When we are ‘handed over’ we are not to be anxious what to say. “You will be given what you are to say.” This has been confirmed again and again by people who have been arrested and interrogated. Not only do they know what to say but very often their fear, too, disappears. So that, once released, they simply go back to what they were doing when they were first arrested. (We see this in the Acts of the Apostles.) “You yourselves will not be the speakers; the Spirit of your Father will be speaking in you.” The enemies of the Gospel have no ultimate answer to truth, love and justice.

The last words of Jesus are sad because they are true. The following of Christ can break up families. They betray each other, hand each other over. Once baptised, we enter a new family with new obligations. Our commitment to God, to love, to truth, to justice, to freedom transcends obligations that arise from blood. I cannot obey a father who tells me to violate the Gospel; I cannot cooperate with a brother who urges me to do evil. It involves painful choices but the opposite would be, in the long run, worse.

“You will be hated by all on account of me.” It is a saying we can sometimes find difficult to accept. It is difficult to understand that the following of the loving and loveable Jesus can create such hostility and hatred.

“When they persecute you in one town, flee to the next.” We need to be clear that Jesus never tells us to go out of our way to seek persecution or to be hated. On the contrary, we are to make Christianity as attractive as possible. We want people to share our experience of knowing and being loved by Christ. One of the reasons why the Church spread so rapidly throughout the Roman world was precisely because of Christians fleeing from persecution. There comes a time, however, when we can run no further, or when it is clear we have to take a stand and cannot compromise.*

The Irish Jesuits

1 comment:

Sarah in the tent said...

'so be shrewd as serpents and simple as doves'

At Delphi a serpent (the python) was supposed to be the source of prophetic wisdom. Perhaps Christ's prophecy of persecution itself can be seen as providing the Apostles with all the serpent wisdom they (and we) will need. Persecution is inevitable but, when it happens (not if!) by being simple as doves they can be true channels of the Holy Spirit. That is why we value Apostolic Succession.

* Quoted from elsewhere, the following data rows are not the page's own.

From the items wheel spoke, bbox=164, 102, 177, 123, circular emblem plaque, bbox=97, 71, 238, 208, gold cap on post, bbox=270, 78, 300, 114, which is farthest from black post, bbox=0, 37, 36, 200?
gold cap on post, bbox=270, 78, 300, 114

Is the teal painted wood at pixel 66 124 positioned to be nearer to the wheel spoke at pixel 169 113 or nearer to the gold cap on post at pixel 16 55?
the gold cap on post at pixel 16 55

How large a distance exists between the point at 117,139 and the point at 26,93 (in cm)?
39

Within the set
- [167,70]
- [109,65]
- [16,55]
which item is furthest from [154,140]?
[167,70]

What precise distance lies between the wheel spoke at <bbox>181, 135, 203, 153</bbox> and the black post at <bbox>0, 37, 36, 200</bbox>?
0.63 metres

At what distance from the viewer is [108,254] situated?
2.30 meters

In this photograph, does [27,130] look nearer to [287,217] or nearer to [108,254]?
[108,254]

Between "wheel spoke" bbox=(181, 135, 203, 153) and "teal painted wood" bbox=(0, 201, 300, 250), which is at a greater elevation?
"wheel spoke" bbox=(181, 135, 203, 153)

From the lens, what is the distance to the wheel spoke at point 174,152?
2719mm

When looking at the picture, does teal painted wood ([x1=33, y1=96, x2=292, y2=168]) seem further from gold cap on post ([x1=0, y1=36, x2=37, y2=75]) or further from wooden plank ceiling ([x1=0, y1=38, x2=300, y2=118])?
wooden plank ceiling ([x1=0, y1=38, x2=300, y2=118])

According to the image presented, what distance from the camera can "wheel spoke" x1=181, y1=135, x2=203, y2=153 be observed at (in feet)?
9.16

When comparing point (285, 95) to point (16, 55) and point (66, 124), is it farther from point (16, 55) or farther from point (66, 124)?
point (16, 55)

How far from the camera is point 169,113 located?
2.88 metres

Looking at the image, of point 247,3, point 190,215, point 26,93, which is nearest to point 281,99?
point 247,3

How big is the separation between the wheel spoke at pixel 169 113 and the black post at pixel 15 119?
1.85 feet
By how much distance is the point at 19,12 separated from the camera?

The end of the prophecy ('you will not have gone the round of the towns of Israel before the Son of man comes.') makes the second coming sound very imminent. But it could also imply that they will die with this mission incomplete. Also, John 14:3 shows Jesus promising to return to take the Apostles home to Himself ('after I have gone and prepared you a place, I shall return to take you to myself').

I think these words of Our Lord's are more than just a piece of advice. Perhaps they are even transformative, like 'receive the Holy Spirit', with the Apostles being made truly both shrewd and simple by them.